■ **Task directions**: Update the records below by replacing "millimetres" with "millimeters" and leave everything else unchanged.

Spatial reasoning records:
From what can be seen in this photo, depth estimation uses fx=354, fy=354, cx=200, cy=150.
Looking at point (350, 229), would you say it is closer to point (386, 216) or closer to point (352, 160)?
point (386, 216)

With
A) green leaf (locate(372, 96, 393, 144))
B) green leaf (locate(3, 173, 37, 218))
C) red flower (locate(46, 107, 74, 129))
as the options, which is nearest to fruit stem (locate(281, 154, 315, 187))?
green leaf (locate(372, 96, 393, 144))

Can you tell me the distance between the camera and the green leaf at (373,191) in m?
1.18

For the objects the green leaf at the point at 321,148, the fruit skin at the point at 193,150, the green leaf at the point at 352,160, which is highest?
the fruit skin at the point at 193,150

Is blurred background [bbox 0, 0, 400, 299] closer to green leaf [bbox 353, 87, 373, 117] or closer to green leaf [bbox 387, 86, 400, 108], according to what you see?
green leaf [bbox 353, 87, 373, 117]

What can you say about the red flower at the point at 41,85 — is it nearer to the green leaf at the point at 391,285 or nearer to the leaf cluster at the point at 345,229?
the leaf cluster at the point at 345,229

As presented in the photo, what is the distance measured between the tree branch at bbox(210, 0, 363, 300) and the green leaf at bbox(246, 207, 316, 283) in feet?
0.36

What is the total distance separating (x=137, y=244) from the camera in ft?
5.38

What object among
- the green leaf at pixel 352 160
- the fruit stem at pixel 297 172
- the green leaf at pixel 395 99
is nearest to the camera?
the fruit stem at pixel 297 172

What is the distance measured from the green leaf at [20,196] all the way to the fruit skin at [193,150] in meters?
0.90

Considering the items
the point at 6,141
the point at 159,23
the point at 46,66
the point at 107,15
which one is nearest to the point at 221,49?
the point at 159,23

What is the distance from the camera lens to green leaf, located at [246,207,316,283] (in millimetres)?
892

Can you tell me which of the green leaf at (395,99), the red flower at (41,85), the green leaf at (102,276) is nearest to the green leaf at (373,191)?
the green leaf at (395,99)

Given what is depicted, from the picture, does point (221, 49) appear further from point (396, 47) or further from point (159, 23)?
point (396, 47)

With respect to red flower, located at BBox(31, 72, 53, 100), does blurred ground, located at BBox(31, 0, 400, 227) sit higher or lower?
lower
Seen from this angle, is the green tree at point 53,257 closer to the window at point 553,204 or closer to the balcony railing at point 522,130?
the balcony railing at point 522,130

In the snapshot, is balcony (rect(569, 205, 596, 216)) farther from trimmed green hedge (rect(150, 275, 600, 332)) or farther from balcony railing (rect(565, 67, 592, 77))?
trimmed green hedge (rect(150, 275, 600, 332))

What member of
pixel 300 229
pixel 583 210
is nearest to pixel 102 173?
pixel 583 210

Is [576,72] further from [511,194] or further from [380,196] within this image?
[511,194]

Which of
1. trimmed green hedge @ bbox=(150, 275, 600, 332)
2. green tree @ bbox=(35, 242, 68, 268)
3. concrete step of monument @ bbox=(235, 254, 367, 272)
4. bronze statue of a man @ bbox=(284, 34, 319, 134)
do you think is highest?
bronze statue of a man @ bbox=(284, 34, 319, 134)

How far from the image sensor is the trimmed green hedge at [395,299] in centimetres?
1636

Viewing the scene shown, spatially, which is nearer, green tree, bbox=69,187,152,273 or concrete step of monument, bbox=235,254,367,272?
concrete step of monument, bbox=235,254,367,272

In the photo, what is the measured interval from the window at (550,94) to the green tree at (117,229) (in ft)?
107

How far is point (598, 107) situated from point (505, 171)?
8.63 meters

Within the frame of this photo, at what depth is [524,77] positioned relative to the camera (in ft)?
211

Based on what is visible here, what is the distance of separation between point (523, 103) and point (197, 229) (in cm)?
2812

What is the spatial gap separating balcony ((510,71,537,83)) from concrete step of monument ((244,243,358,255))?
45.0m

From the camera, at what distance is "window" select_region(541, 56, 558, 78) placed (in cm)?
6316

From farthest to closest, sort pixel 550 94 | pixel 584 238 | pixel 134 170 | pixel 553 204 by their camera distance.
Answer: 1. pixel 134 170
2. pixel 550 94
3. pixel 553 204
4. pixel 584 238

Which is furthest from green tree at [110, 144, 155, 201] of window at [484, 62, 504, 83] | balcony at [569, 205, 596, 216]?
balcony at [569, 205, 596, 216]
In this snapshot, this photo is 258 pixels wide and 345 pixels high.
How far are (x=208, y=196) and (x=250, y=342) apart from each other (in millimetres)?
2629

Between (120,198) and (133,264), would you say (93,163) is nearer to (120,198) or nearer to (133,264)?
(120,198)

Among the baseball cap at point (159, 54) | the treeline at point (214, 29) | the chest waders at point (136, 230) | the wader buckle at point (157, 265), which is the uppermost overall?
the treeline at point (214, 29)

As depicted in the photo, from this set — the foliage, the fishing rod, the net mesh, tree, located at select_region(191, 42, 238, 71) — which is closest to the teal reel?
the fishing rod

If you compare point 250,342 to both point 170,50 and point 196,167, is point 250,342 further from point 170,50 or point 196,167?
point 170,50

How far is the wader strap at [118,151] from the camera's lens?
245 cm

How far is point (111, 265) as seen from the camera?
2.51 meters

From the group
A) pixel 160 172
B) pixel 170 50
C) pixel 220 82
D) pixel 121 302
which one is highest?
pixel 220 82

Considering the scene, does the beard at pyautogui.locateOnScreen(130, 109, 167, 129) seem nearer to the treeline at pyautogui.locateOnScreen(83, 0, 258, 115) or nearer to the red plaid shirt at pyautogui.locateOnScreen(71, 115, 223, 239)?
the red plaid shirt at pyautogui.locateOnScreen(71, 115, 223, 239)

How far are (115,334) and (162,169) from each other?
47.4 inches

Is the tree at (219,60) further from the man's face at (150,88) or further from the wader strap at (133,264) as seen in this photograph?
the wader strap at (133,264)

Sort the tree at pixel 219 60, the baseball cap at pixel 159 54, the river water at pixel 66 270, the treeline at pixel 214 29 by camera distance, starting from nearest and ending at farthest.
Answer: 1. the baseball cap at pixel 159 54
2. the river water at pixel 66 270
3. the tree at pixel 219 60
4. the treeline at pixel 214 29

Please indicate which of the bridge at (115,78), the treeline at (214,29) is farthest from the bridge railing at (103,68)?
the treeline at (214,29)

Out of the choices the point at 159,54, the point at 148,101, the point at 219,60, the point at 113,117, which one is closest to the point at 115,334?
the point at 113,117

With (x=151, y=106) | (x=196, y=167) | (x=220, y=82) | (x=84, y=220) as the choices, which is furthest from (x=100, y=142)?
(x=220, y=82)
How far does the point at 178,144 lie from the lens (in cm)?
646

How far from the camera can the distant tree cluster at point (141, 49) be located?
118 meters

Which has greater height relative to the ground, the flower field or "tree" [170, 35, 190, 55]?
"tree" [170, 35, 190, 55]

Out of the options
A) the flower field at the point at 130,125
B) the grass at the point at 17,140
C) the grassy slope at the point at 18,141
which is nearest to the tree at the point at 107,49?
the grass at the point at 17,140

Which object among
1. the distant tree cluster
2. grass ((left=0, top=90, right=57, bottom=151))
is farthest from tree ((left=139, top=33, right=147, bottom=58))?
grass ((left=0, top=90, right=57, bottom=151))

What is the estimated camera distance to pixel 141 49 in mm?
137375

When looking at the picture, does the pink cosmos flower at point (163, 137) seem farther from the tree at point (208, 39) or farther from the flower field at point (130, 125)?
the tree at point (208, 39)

■ **Output of the exercise**:
From what can be seen in this photo, depth estimation uses fx=354, fy=354, cx=200, cy=150.
Looking at point (350, 229), would you say it is closer to point (386, 216) or closer to point (352, 160)?
point (386, 216)

With
A) green leaf (locate(372, 96, 393, 144))
B) green leaf (locate(3, 173, 37, 218))
C) red flower (locate(46, 107, 74, 129))
as the options, which is nearest to fruit stem (locate(281, 154, 315, 187))?
green leaf (locate(372, 96, 393, 144))

Can you tell me the distance between the camera and the green leaf at (373,191) in m?
1.18

For the objects the green leaf at the point at 321,148, the fruit skin at the point at 193,150, the green leaf at the point at 352,160, which is highest?
the fruit skin at the point at 193,150

Is blurred background [bbox 0, 0, 400, 299] closer to green leaf [bbox 353, 87, 373, 117] or closer to green leaf [bbox 387, 86, 400, 108], according to what you see?
green leaf [bbox 353, 87, 373, 117]

What can you say about the red flower at the point at 41,85 — is it nearer to the green leaf at the point at 391,285 or nearer to the leaf cluster at the point at 345,229?
the leaf cluster at the point at 345,229

As presented in the photo, what is the distance measured between the tree branch at bbox(210, 0, 363, 300) and the green leaf at bbox(246, 207, 316, 283) in feet?
0.36

What is the total distance separating (x=137, y=244) from the camera in ft?
5.38

What object among
- the green leaf at pixel 352 160
- the fruit stem at pixel 297 172
- the green leaf at pixel 395 99
is nearest to the camera?
the fruit stem at pixel 297 172

What is the distance measured from the green leaf at [20,196] all the way to the fruit skin at [193,150] in meters?
0.90

Considering the items
the point at 6,141
the point at 159,23
the point at 46,66
the point at 107,15
which one is nearest to the point at 221,49?
the point at 159,23

What is the distance from the camera lens to green leaf, located at [246,207,316,283] (in millimeters)?
892

Can you tell me which of the green leaf at (395,99), the red flower at (41,85), the green leaf at (102,276) is nearest to the green leaf at (373,191)?
the green leaf at (395,99)

Given what is depicted, from the picture, does point (221, 49) appear further from point (396, 47) or further from point (159, 23)?
point (396, 47)

With respect to red flower, located at BBox(31, 72, 53, 100), does blurred ground, located at BBox(31, 0, 400, 227) sit higher or lower?
lower
Seen from this angle, is the green tree at point 53,257 closer to the window at point 553,204 or closer to the balcony railing at point 522,130?
the balcony railing at point 522,130

In the snapshot, is balcony (rect(569, 205, 596, 216)) farther from trimmed green hedge (rect(150, 275, 600, 332)) or farther from balcony railing (rect(565, 67, 592, 77))?
trimmed green hedge (rect(150, 275, 600, 332))

What member of
pixel 300 229
pixel 583 210
is nearest to pixel 102 173?
pixel 583 210

Is [576,72] further from [511,194] or further from [380,196] within this image?
[511,194]

Which of
1. trimmed green hedge @ bbox=(150, 275, 600, 332)
2. green tree @ bbox=(35, 242, 68, 268)
3. concrete step of monument @ bbox=(235, 254, 367, 272)
4. bronze statue of a man @ bbox=(284, 34, 319, 134)
do you think is highest?
bronze statue of a man @ bbox=(284, 34, 319, 134)

How far from the image sensor is the trimmed green hedge at [395,299] in centimetres?
1636

Viewing the scene shown, spatially, which is nearer, green tree, bbox=69,187,152,273 or concrete step of monument, bbox=235,254,367,272?
concrete step of monument, bbox=235,254,367,272

In the photo, what is the measured interval from the window at (550,94) to the green tree at (117,229) (in ft)?
107

How far is point (598, 107) situated from point (505, 171)?
8.63 meters

Within the frame of this photo, at what depth is [524,77] positioned relative to the camera (in ft)?
211

Based on what is visible here, what is the distance of separation between point (523, 103) and point (197, 229) (in cm)?
2812

What is the spatial gap separating balcony ((510,71,537,83)) from concrete step of monument ((244,243,358,255))?
45.0m

From the camera, at what distance is "window" select_region(541, 56, 558, 78) placed (in cm)?
6316

From farthest to closest, sort pixel 550 94 | pixel 584 238 | pixel 134 170 | pixel 553 204 by their camera distance.
Answer: 1. pixel 134 170
2. pixel 550 94
3. pixel 553 204
4. pixel 584 238

Which is furthest from green tree at [110, 144, 155, 201] of window at [484, 62, 504, 83] | balcony at [569, 205, 596, 216]?
balcony at [569, 205, 596, 216]
In this snapshot, this photo is 258 pixels wide and 345 pixels high.
How far are (x=208, y=196) and (x=250, y=342) apart from each other (in millimeters)?
2629

Between (120,198) and (133,264), would you say (93,163) is nearer to (120,198) or nearer to (133,264)?
(120,198)

Among the baseball cap at point (159, 54) | the treeline at point (214, 29) | the chest waders at point (136, 230) | the wader buckle at point (157, 265), which is the uppermost overall?
the treeline at point (214, 29)

As depicted in the photo, from this set — the foliage, the fishing rod, the net mesh, tree, located at select_region(191, 42, 238, 71) — which is closest to the teal reel?
the fishing rod

If you compare point 250,342 to both point 170,50 and point 196,167, is point 250,342 further from point 170,50 or point 196,167?
point 170,50

How far is the wader strap at [118,151] from the camera's lens?
245 cm

How far is point (111, 265) as seen from the camera?
2.51 meters

From the group
A) pixel 160 172
B) pixel 170 50
C) pixel 220 82
D) pixel 121 302
which one is highest?
pixel 220 82

Considering the scene, does the beard at pyautogui.locateOnScreen(130, 109, 167, 129) seem nearer to the treeline at pyautogui.locateOnScreen(83, 0, 258, 115) or nearer to the red plaid shirt at pyautogui.locateOnScreen(71, 115, 223, 239)?
the red plaid shirt at pyautogui.locateOnScreen(71, 115, 223, 239)

How far are (115,334) and (162,169) from each other?
47.4 inches

Is the tree at (219,60) further from the man's face at (150,88) or further from the wader strap at (133,264) as seen in this photograph?
the wader strap at (133,264)

Sort the tree at pixel 219 60, the baseball cap at pixel 159 54, the river water at pixel 66 270, the treeline at pixel 214 29 by camera distance, starting from nearest and ending at farthest.
Answer: 1. the baseball cap at pixel 159 54
2. the river water at pixel 66 270
3. the tree at pixel 219 60
4. the treeline at pixel 214 29

Please indicate which of the bridge at (115,78), the treeline at (214,29) is farthest from the bridge railing at (103,68)?
the treeline at (214,29)

Out of the choices the point at 159,54, the point at 148,101, the point at 219,60, the point at 113,117, which one is closest to the point at 115,334?
the point at 113,117

With (x=151, y=106) | (x=196, y=167) | (x=220, y=82) | (x=84, y=220) as the choices, which is furthest from (x=100, y=142)?
(x=220, y=82)
How far does the point at 178,144 lie from the lens (in cm)?
646

How far from the camera can the distant tree cluster at point (141, 49) be located?
118 meters

Which has greater height relative to the ground, the flower field or "tree" [170, 35, 190, 55]?
"tree" [170, 35, 190, 55]

Out of the options
A) the flower field at the point at 130,125
B) the grass at the point at 17,140
C) the grassy slope at the point at 18,141
which is nearest to the tree at the point at 107,49?
the grass at the point at 17,140

Which object among
1. the distant tree cluster
2. grass ((left=0, top=90, right=57, bottom=151))
is farthest from tree ((left=139, top=33, right=147, bottom=58))?
grass ((left=0, top=90, right=57, bottom=151))

What is the estimated camera distance to pixel 141 49 in mm?
137375

When looking at the picture, does the pink cosmos flower at point (163, 137) seem farther from the tree at point (208, 39) or farther from the flower field at point (130, 125)?
the tree at point (208, 39)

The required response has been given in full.